To our knowledge, this is the first case reported of a patient diagnosed with SAC with a long-lasting response both to chemotherapy and targeted therapy. With the present clinical case, the authors emphasize the importance of knowledge of tumor gene mutations, especially in these rare cancers, in order to better “individualize” therapies. This suggestion is also supported by a retrospective study [14] where in almost all cases of analyzed skin adnexal cancer, it has been possible to detect a mutation. Further investigations are needed.

Statement of Ethics

The patient in this case report has given written informed consent to the publication of the case details.

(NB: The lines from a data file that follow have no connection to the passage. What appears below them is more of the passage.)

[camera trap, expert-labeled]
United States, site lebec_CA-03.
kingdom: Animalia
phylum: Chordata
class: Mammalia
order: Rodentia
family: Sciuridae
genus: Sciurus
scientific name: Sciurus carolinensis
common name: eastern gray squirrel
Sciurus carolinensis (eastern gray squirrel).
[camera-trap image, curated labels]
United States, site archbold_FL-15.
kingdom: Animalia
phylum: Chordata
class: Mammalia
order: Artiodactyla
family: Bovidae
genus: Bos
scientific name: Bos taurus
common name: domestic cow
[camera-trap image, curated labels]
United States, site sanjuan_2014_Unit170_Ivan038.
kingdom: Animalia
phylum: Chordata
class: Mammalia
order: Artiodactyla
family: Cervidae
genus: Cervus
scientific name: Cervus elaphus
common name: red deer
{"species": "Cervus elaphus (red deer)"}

Conflict of Interest Statement

The authors declare no conflicts of interest.

Funding Sources

The authors produced the manuscript for free without any funding contribution.

Author Contributions

Michela Libertini has dealt with the collection of literature data, with the selection of the case report and with the drafting of the article.

Ester Oneda has dealt with the drafting of the article.

Brunella Di Biasi has dealt with the acquisition of data.

Giordano Savelli has dealt with the revision of the article.

Alberto Zaniboni has dealt with the revision of the article and with the approval of the final version.